▸ Exercise requirements
Wherever a line in the data below holds "camera", copy that line.

▸ Source material
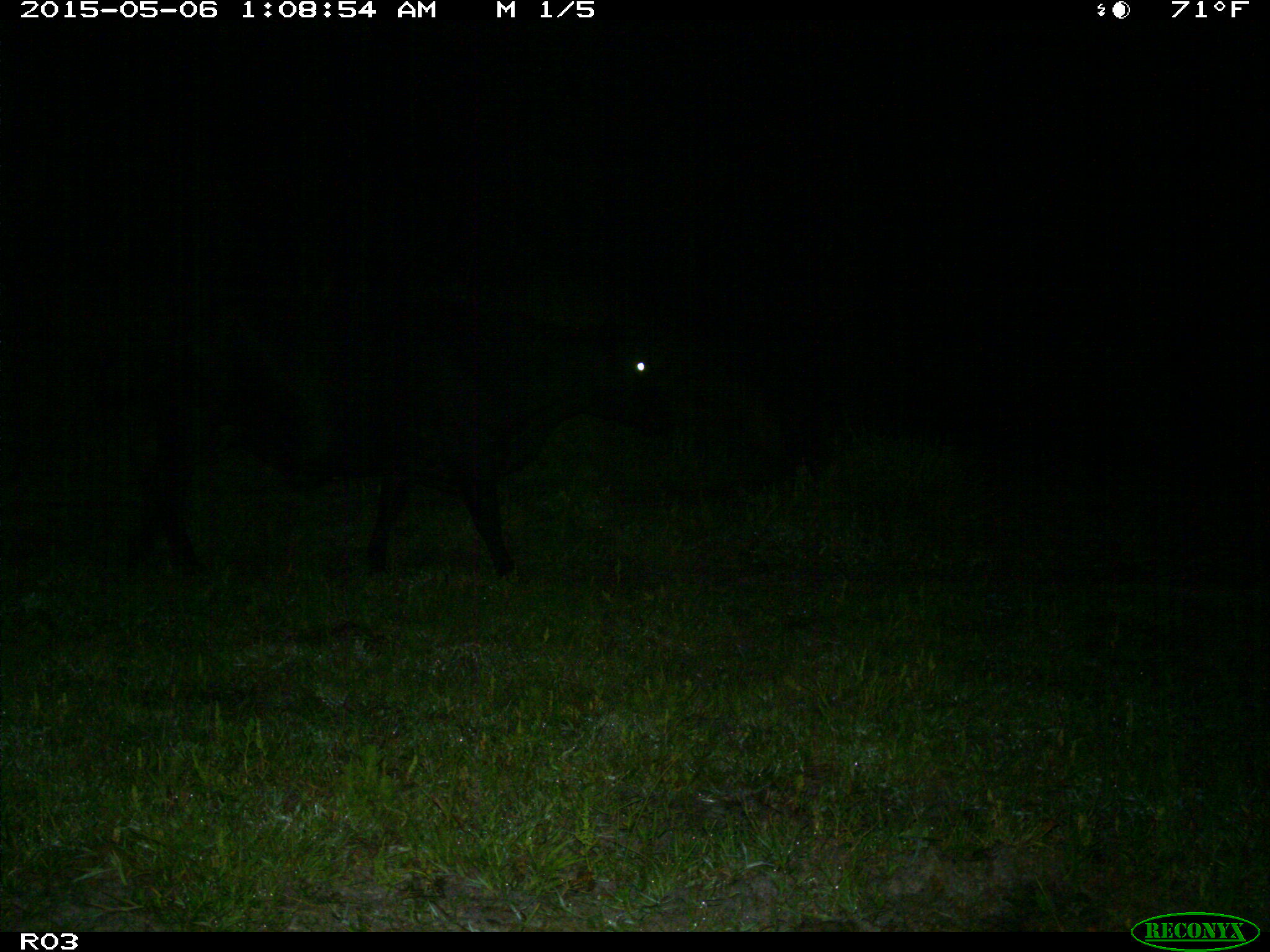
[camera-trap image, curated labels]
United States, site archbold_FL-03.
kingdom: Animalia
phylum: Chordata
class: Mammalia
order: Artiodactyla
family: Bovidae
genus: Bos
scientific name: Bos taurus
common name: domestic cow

* * *

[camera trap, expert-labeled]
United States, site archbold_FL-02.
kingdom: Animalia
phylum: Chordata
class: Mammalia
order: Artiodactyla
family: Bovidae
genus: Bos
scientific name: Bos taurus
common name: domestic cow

--

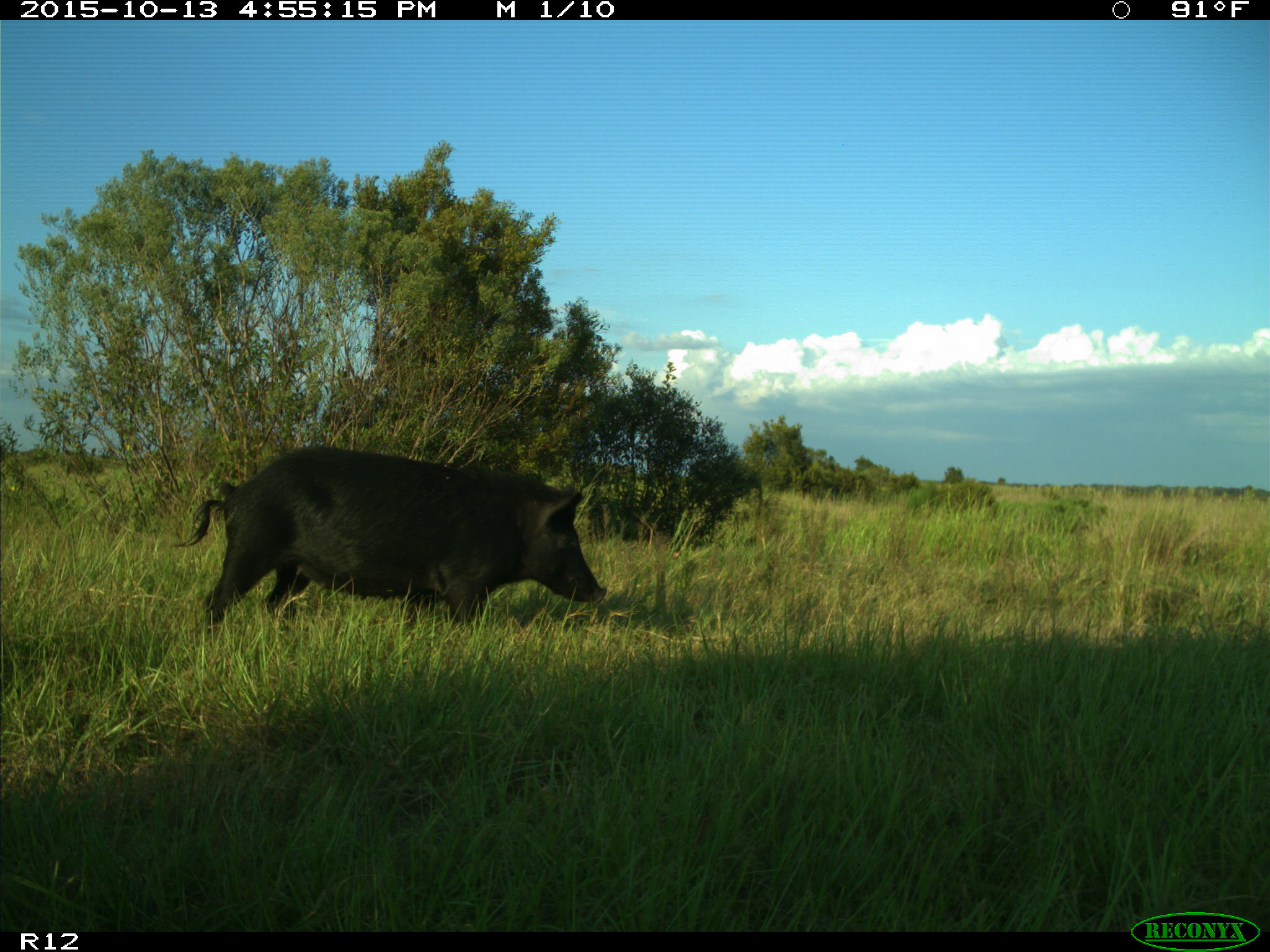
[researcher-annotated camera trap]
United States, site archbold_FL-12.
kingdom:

▸ Exercise solution
[camera-trap image, curated labels]
[camera trap, expert-labeled]
[researcher-annotated camera trap]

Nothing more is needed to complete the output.